*Arbeitsauftrag 1*. Erklären Sie anhand des Textabschnitts über den Zukunftsmarkt Robotik, warum Unternehmen enge Verflechtungen mit staatlich unterstützten Forschungslabors oder Universitäten unterhalten sollten.
*Arbeitsauftrag 2*. Schreiben Sie den Textabschnitt über den Zukunftsmarkt Robotik im Anschluss an seinen letzten Satz weiter.

*Textabschnitt*.
• • • •

1. Was den Zukunftsmarkt Robotik antreibt
Dass Bild Gates 2006 behauptete, Roboter in Privathaushalten wären bis 2030 ein größerer Markt als der Automobilmarkt, wurde von vielen als eine überspannte Nerd-Phantasie abgetan. Jetzt stellen wir fest, dass die Untoten langsam und unbemerkt die eigenen vier Wände erobern. Neue Unternehmen kommen ständig mit eigenen Entwicklungen auf den Markt. Ein zentraler Erfolgsfaktor für die Unternehmen ist ihr Humankapital: ohne spezialisierte Ingenieure und Roboterexperten läuft gar nichts. Dazu sollten die Unternehmen sehr enge Verflechtungen mit vom Staat unterstützen Forschungslabors oder Universitäten unterhalten, um an die neuesten Forschungsergebnisse heran zu kommen.
Bis vor kurzem orderten das Militär und Industrien wie Automobil oder Landwirtschaft die meisten Roboter oder roboterähnlichen Maschinen. Doch 2010 und 2011 waren die Jahre, in denen der Markt kippte. 2010 (vgl. Abb.3) wurde laut Japan Robotics Association bereits rund die Hälfte des Robotik-Umsatzes mit Maschinen gemacht, die für das privaten Umfeld der Verbraucher bestimmt waren. Roboter werden in Zukunft in erster Linie zur Alltagsbewältigung der Menschen eingesetzt
Hier liegt der Zukunftsmarkt, hier wird mit Robotik künftig das Geld verdient. Und wenn selbst Imbissbuden demnächst von automatischen Kollegen bevölkert werden könnten, scheint sich ein Trend abzuzeichnen. Die türkische Firma Alkadur wird demnächst Döner-Roboter weltweit einsetzen, die vollautomatisch leckeres Döner zubereiten.
Wo begann der Flirt mit den Untoten? Mit George Lucas‘in den 1970er und 1980er Jahren kreierten und legendär gewordenen Hilfsrobotern rund um die Sternenkrieger und Luke Skywalker in den Episoden von „Krieg der Sterne“haben wir über Maschinenmenschen phantasiert. Jeder kennt C3PO, den etwas trotteligen Haus-, Zeremonien- und Übersetzungsroboter mit guten Manieren und R2D2, den lustig fiepsenden, wie eine umhergleitende Mülltonne auf Blades aussehenden Hyper-Technik-Droiden. Sie markierten die Geburtsstunde des Roboters und haben sich tief in unser kollektives Gedächtnis eingebrannt. Der mit menschlichen und emotionalen Zügen ausgestattete C3PO ist so etwas wie der Ur-Roboter, den jeder vor Augen hat. Später kamen weitere Phantasieroboter hinzu, bis der Traum der Metamorphose von Mensch und Maschine im „Terminator“(der sich allerdings außer zum Kämpfen als wenig hilfreich erwies) Gestalt erlangte.

• • • •

*Aufgeführte Daten*.

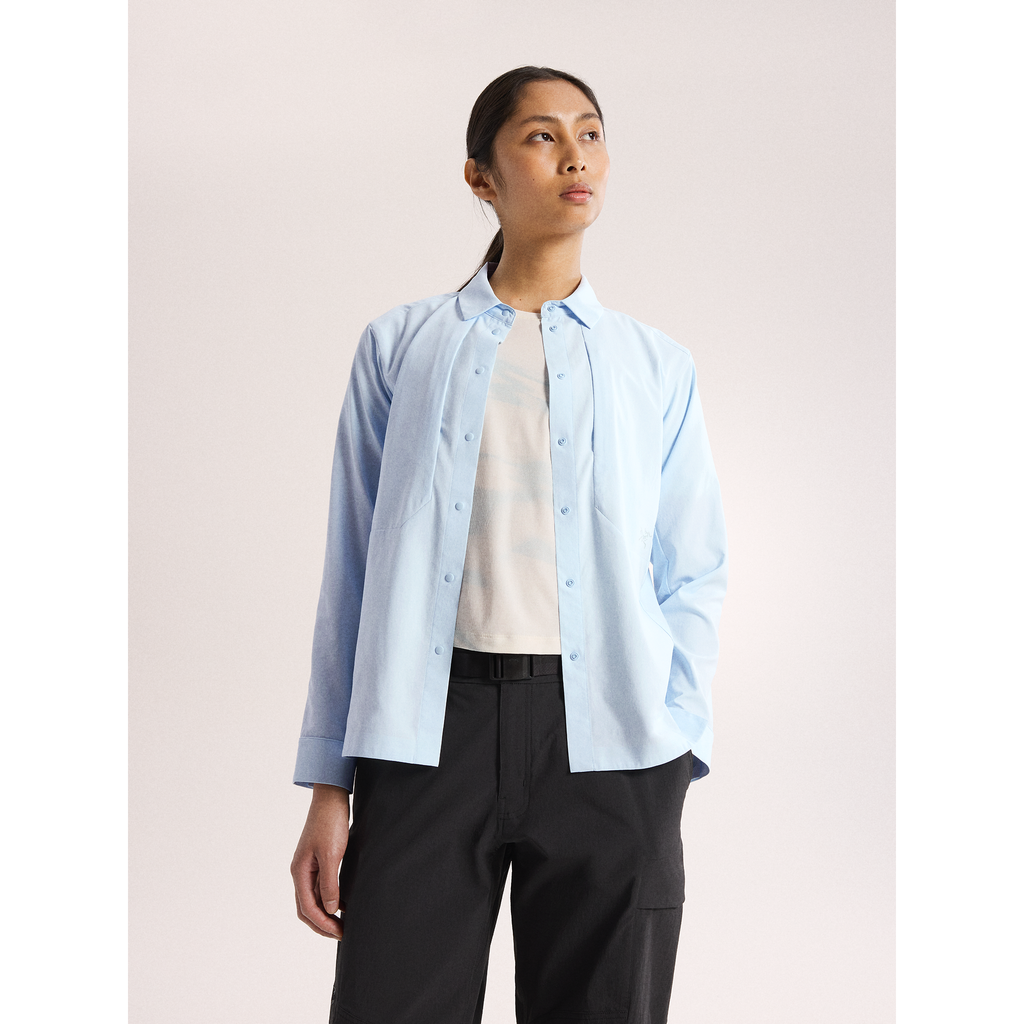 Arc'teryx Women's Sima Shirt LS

• • • •

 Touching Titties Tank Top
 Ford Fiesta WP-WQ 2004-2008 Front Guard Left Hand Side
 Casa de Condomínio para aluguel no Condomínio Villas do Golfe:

• • • •

*Erwartete Antwort 1*. Sie sollten diese engen Verflechtungen unterhalten, um an die neuesten Forschungsergebnisse heranzukommen.

*Erwartete Antwort 2*.
Roboter als Alltagshelfer gehen uns einfach nicht aus dem Kopf. Gerade in Zeiten von Doppelverdiener-Paaren, chronischer Zeitknappheit und einer schnell alternden Gesellschaft geraten die Maschinen mit Dienstleistungskompetenz wieder stärker in den Fokus. Die Fessel-GfK Sozialforschung hat vor längerer Zeit, im Jahr 2004, eine repräsentative Umfrage zum Thema 'beliebteste Wunscherfindungen in der Zukunft' unter 2.000 Personen per Internet durchgeführt, um zu erfahren, wie in der Zukunft der Alltag 'leichter und lustiger' werde. Ganz vorne auf der Wunschliste steht die Unterstützung im Haushalt durch Roboter. Dieser Wunsch wird von 33 Prozent der befragten Frauen und sechs Prozent der Männer geäußert. Während 37 Prozent der Befragten keine Wünsche einfallen, reichte die Palette bei den Antwortenden von Erfindungen gegen Vetternwirtschaft über Techniken zur „absoluten Liebe“bis zu Zeitreisen.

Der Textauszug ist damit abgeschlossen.